The Machine Elements or Powers are the Lever and the Inclined Plane. Every machine when analyzed is found to be made up of these elements, either singly or in combination; for example, pulleys, gear wheels, etc., are forms of levers, while screws, cams, etc., are forms of inclined planes.

There are four distinct types of levers, as shown in our illustration.

1st. The Common Lever, consisting of a straight inflexible bar movable on a fulcrum. The section of the bar extending from the fulcrum to the point where the power is applied is called the Power Arm, and the section extending from the fulcrum to the point where the weight is applied is called the Weight Arm.

2d. The Angular or Bell Crank Lever. This is distinguished from the Common Lever in having its power arms disposed at an angle to the weight arms.

3d. The Wheel and Axle, or Revolving Lever. A wheel and axle or two concentric wheels take the place of the power and weight arms. The weight is attached to a rope coiled on one of the wheels, and the power is attached to a rope coiled on the other wheel. The relation of this lever to the common lever is indicated by the dotted lines, and it will be evident that this relation remains constant even when the wheels are revolving.

4th. The Pulley. Another type of revolving lever, but differing from the wheel and axle type in that a single wheel is used and the fulcrum is not necessarily always at the center of the wheel.
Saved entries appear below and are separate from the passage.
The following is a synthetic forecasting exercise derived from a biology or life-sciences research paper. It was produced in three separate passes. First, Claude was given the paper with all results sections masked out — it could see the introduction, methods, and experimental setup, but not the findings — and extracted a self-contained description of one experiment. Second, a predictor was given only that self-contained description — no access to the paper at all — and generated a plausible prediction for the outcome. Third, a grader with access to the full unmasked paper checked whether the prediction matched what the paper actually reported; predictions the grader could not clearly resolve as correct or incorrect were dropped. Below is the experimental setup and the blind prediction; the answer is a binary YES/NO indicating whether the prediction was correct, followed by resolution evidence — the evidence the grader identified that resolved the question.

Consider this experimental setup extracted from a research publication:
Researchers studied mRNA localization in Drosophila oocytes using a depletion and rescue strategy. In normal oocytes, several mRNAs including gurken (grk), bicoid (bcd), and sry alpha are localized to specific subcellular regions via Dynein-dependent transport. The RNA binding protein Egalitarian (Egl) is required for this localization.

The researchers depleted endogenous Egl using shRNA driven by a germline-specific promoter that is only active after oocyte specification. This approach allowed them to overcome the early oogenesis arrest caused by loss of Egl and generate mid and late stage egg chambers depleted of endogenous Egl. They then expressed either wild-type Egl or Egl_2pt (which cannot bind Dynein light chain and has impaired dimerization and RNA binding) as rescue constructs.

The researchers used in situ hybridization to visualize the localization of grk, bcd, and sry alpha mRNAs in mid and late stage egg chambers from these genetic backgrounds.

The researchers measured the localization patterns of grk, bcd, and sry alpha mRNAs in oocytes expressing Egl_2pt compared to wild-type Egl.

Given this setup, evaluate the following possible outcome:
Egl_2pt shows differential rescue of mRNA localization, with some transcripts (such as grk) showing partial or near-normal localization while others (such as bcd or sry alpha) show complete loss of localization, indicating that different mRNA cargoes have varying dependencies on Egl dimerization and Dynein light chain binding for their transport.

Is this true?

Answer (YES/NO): NO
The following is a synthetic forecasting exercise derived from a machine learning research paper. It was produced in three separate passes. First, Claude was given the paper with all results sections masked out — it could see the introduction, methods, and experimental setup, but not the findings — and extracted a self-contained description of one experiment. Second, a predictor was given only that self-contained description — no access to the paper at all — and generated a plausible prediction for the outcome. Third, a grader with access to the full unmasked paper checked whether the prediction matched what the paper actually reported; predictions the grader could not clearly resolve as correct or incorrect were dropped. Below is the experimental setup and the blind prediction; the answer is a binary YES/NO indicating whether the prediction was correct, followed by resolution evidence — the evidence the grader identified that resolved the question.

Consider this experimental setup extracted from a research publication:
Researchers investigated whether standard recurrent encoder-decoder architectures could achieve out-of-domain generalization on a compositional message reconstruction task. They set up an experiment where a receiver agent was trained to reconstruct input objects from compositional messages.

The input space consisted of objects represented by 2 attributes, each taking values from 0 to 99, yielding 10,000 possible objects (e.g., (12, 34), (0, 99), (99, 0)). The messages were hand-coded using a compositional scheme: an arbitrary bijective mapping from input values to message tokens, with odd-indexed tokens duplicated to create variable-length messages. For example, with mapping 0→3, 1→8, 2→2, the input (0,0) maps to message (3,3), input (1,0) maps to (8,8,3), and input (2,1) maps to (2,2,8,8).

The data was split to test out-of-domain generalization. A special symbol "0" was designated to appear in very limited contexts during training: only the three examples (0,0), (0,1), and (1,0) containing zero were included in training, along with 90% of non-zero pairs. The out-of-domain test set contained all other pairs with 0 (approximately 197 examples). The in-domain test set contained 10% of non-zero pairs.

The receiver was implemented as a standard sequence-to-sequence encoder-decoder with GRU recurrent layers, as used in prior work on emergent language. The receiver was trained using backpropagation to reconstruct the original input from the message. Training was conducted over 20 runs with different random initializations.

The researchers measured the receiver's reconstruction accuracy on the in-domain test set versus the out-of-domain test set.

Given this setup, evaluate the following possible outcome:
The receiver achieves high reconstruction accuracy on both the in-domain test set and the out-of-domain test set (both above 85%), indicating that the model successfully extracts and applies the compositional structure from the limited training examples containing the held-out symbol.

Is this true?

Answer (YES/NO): NO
Each of these types of the simple lever is capable of three different arrangements usually termed "Orders." In the First Order the fulcrum lies between the weight and the power. In the Second Order the weight lies between the fulcrum and the power. In the Third Order the power lies between the fulcrum and the weight. The second order gives the longest power arm relative to the weight arm, and consequently is the most powerful lever of the three. The formulae for determining the amount of power required to balance a given weight, are given at the bottom of the illustration. In measuring the arms of the angular levers the measurements should not be taken along the length of the arms, but in the horizontal plane as shown, because this measurement represents the true theoretical length of the lever arm. As the lever is moved about the fulcrum, the ratio of the power arm to the weight arm changes as indicated by dotted lines in the first order of angular levers, because the arm that is approaching the horizontal plane is increasing in length, while the other which is moving toward the vertical plane is decreasing in length. The same is true in a modified form of the second and third orders of angular levers.
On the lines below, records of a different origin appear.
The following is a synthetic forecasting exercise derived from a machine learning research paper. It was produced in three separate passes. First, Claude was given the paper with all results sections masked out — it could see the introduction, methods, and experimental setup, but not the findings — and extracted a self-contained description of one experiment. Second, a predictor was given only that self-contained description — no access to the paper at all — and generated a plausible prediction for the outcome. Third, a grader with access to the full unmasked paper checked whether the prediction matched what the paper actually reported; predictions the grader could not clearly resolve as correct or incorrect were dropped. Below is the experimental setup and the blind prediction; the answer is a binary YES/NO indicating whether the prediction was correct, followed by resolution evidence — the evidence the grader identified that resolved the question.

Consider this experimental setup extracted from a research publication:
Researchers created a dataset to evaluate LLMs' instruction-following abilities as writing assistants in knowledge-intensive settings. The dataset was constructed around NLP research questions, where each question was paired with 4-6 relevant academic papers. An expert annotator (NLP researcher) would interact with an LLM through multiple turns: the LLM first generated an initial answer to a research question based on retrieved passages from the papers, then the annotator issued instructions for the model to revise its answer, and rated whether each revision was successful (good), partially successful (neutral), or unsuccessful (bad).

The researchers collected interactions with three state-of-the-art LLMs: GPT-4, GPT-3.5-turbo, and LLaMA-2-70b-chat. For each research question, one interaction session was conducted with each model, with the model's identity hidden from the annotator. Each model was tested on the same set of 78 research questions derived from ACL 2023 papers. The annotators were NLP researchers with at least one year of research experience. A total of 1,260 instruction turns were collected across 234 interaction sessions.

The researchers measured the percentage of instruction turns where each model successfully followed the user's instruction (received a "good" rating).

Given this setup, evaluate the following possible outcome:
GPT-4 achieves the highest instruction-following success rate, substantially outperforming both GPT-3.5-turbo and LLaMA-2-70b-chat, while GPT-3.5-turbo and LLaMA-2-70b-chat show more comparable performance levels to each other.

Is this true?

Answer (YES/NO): NO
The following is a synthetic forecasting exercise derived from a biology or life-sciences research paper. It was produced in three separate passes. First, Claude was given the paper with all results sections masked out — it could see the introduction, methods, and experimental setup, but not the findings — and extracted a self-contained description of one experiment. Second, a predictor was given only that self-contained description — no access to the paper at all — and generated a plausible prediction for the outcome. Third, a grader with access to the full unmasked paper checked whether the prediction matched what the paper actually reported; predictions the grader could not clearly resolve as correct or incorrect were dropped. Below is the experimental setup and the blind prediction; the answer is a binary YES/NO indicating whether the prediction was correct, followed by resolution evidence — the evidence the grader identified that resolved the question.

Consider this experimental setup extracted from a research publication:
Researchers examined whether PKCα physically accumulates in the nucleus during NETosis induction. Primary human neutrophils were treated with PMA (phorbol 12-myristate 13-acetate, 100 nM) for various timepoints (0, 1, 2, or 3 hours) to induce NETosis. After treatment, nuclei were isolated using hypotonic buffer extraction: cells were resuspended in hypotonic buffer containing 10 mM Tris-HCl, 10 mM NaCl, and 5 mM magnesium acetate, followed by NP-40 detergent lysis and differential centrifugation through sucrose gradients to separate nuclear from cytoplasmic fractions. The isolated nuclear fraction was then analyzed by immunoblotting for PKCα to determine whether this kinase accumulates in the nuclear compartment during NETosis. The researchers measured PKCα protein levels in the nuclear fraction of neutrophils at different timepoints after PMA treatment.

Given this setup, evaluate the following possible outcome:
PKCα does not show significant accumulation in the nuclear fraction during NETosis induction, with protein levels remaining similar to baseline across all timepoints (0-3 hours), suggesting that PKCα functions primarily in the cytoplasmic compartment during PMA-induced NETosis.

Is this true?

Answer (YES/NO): NO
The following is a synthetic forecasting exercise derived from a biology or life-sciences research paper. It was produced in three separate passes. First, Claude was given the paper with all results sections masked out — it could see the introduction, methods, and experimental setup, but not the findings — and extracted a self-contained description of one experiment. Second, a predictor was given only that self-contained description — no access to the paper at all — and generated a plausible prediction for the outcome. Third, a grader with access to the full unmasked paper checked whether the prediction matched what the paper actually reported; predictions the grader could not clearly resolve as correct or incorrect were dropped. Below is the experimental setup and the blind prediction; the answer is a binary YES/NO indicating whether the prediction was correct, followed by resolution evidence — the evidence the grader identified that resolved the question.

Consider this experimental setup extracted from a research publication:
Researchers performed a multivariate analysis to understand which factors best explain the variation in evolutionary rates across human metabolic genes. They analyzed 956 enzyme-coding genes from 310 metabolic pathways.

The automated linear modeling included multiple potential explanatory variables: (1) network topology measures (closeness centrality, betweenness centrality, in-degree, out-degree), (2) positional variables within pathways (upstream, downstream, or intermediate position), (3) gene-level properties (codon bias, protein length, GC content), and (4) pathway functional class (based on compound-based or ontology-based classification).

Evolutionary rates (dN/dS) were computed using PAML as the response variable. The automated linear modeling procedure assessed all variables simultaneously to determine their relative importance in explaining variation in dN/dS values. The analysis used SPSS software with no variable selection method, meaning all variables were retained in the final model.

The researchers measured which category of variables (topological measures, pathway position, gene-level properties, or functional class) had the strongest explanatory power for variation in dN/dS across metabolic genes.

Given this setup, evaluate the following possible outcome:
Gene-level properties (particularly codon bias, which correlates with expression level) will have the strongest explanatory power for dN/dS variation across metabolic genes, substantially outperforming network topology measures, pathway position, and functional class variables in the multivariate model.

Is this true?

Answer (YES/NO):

In the case of the pulleys the power and weight arms bear a definite relation to each other. No matter what their size may be, the power arm will always be of the same length as the weight arm in pulleys of the first order, consequently the power must be equal to the weight in order to keep the lever in equilibrium. In pulleys of the second order the power arm will be twice the length of the weight arm. consequently the power must be equal to half of the weight in order to keep the lever in equilibrium; and in pulleys of the third order the power arm will be half the length of the weight arm, consequently the power must equal twice the weight in order to maintain the equilibrium of the lever.

The compound levers consist of two or more simple levers of the same or different orders coupled together, either for the purposes of convenience or to increase the power.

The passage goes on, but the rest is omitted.